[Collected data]
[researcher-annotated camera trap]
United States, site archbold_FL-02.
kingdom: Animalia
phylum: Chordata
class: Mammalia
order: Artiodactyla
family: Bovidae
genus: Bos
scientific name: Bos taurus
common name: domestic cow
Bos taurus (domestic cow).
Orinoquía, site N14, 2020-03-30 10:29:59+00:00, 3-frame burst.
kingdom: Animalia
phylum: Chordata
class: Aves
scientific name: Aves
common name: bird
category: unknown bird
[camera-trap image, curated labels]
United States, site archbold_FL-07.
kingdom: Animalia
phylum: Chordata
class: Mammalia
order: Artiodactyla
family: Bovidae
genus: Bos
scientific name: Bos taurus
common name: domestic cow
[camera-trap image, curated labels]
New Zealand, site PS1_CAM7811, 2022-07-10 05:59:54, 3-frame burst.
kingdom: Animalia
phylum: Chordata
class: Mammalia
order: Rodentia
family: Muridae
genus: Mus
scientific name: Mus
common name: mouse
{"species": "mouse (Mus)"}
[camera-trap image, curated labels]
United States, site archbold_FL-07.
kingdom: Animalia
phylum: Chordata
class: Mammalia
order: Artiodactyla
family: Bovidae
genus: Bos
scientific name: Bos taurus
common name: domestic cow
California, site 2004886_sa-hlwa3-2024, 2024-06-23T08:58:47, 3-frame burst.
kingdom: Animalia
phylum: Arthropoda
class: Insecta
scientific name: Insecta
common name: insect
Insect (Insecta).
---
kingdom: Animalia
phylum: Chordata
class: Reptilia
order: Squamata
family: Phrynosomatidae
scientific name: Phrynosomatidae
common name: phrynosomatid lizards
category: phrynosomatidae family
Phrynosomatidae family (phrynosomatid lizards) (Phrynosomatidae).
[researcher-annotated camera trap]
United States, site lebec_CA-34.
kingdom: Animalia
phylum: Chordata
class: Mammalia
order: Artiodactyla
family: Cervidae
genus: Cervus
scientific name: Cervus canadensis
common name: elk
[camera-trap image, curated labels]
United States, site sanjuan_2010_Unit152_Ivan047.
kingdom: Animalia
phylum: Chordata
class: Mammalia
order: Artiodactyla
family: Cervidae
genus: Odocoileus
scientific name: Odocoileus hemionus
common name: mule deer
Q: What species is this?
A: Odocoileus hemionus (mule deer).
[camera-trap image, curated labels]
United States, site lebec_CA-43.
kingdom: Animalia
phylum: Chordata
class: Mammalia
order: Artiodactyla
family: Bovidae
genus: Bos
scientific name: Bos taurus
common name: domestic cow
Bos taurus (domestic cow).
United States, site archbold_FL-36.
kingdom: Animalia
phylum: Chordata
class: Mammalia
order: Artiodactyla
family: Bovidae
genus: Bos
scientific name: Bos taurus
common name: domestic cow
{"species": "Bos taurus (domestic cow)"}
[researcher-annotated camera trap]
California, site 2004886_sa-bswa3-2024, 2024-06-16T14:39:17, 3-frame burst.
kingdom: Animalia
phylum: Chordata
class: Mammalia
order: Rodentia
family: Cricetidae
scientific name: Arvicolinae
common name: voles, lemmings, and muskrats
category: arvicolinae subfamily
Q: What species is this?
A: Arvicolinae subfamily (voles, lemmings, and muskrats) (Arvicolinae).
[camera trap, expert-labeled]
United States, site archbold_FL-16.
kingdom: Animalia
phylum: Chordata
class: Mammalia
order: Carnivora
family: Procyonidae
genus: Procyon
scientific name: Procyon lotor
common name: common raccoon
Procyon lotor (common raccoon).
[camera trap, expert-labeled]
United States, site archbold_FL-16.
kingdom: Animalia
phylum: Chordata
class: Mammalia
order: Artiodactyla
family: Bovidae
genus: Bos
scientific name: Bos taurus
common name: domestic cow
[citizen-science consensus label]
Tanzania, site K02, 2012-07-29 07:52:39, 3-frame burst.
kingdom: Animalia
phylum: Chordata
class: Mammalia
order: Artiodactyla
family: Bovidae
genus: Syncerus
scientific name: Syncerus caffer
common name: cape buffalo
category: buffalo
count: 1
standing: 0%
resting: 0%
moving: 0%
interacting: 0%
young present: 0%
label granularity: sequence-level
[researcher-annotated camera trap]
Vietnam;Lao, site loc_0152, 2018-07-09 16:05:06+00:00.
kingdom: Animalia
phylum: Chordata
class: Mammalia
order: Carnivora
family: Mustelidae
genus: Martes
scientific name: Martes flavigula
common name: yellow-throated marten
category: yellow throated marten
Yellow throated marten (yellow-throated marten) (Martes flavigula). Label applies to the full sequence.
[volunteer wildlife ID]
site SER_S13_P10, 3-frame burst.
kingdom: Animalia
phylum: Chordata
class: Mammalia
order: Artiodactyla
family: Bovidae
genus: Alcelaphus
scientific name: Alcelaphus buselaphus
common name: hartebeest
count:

Brief —
Please write the entries out again exactly as they stand.

Solution for this task —
[researcher-annotated camera trap]
United States, site archbold_FL-02.
kingdom: Animalia
phylum: Chordata
class: Mammalia
order: Artiodactyla
family: Bovidae
genus: Bos
scientific name: Bos taurus
common name: domestic cow
Bos taurus (domestic cow).
Orinoquía, site N14, 2020-03-30 10:29:59+00:00, 3-frame burst.
kingdom: Animalia
phylum: Chordata
class: Aves
scientific name: Aves
common name: bird
category: unknown bird
[camera-trap image, curated labels]
United States, site archbold_FL-07.
kingdom: Animalia
phylum: Chordata
class: Mammalia
order: Artiodactyla
family: Bovidae
genus: Bos
scientific name: Bos taurus
common name: domestic cow
[camera-trap image, curated labels]
New Zealand, site PS1_CAM7811, 2022-07-10 05:59:54, 3-frame burst.
kingdom: Animalia
phylum: Chordata
class: Mammalia
order: Rodentia
family: Muridae
genus: Mus
scientific name: Mus
common name: mouse
{"species": "mouse (Mus)"}
[camera-trap image, curated labels]
United States, site archbold_FL-07.
kingdom: Animalia
phylum: Chordata
class: Mammalia
order: Artiodactyla
family: Bovidae
genus: Bos
scientific name: Bos taurus
common name: domestic cow
California, site 2004886_sa-hlwa3-2024, 2024-06-23T08:58:47, 3-frame burst.
kingdom: Animalia
phylum: Arthropoda
class: Insecta
scientific name: Insecta
common name: insect
Insect (Insecta).
---
kingdom: Animalia
phylum: Chordata
class: Reptilia
order: Squamata
family: Phrynosomatidae
scientific name: Phrynosomatidae
common name: phrynosomatid lizards
category: phrynosomatidae family
Phrynosomatidae family (phrynosomatid lizards) (Phrynosomatidae).
[researcher-annotated camera trap]
United States, site lebec_CA-34.
kingdom: Animalia
phylum: Chordata
class: Mammalia
order: Artiodactyla
family: Cervidae
genus: Cervus
scientific name: Cervus canadensis
common name: elk
[camera-trap image, curated labels]
United States, site sanjuan_2010_Unit152_Ivan047.
kingdom: Animalia
phylum: Chordata
class: Mammalia
order: Artiodactyla
family: Cervidae
genus: Odocoileus
scientific name: Odocoileus hemionus
common name: mule deer
Q: What species is this?
A: Odocoileus hemionus (mule deer).
[camera-trap image, curated labels]
United States, site lebec_CA-43.
kingdom: Animalia
phylum: Chordata
class: Mammalia
order: Artiodactyla
family: Bovidae
genus: Bos
scientific name: Bos taurus
common name: domestic cow
Bos taurus (domestic cow).
United States, site archbold_FL-36.
kingdom: Animalia
phylum: Chordata
class: Mammalia
order: Artiodactyla
family: Bovidae
genus: Bos
scientific name: Bos taurus
common name: domestic cow
{"species": "Bos taurus (domestic cow)"}
[researcher-annotated camera trap]
California, site 2004886_sa-bswa3-2024, 2024-06-16T14:39:17, 3-frame burst.
kingdom: Animalia
phylum: Chordata
class: Mammalia
order: Rodentia
family: Cricetidae
scientific name: Arvicolinae
common name: voles, lemmings, and muskrats
category: arvicolinae subfamily
Q: What species is this?
A: Arvicolinae subfamily (voles, lemmings, and muskrats) (Arvicolinae).
[camera trap, expert-labeled]
United States, site archbold_FL-16.
kingdom: Animalia
phylum: Chordata
class: Mammalia
order: Carnivora
family: Procyonidae
genus: Procyon
scientific name: Procyon lotor
common name: common raccoon
Procyon lotor (common raccoon).
[camera trap, expert-labeled]
United States, site archbold_FL-16.
kingdom: Animalia
phylum: Chordata
class: Mammalia
order: Artiodactyla
family: Bovidae
genus: Bos
scientific name: Bos taurus
common name: domestic cow
[citizen-science consensus label]
Tanzania, site K02, 2012-07-29 07:52:39, 3-frame burst.
kingdom: Animalia
phylum: Chordata
class: Mammalia
order: Artiodactyla
family: Bovidae
genus: Syncerus
scientific name: Syncerus caffer
common name: cape buffalo
category: buffalo
count: 1
standing: 0%
resting: 0%
moving: 0%
interacting: 0%
young present: 0%
label granularity: sequence-level
[researcher-annotated camera trap]
Vietnam;Lao, site loc_0152, 2018-07-09 16:05:06+00:00.
kingdom: Animalia
phylum: Chordata
class: Mammalia
order: Carnivora
family: Mustelidae
genus: Martes
scientific name: Martes flavigula
common name: yellow-throated marten
category: yellow throated marten
Yellow throated marten (yellow-throated marten) (Martes flavigula). Label applies to the full sequence.
[volunteer wildlife ID]
site SER_S13_P10, 3-frame burst.
kingdom: Animalia
phylum: Chordata
class: Mammalia
order: Artiodactyla
family: Bovidae
genus: Alcelaphus
scientific name: Alcelaphus buselaphus
common name: hartebeest
count:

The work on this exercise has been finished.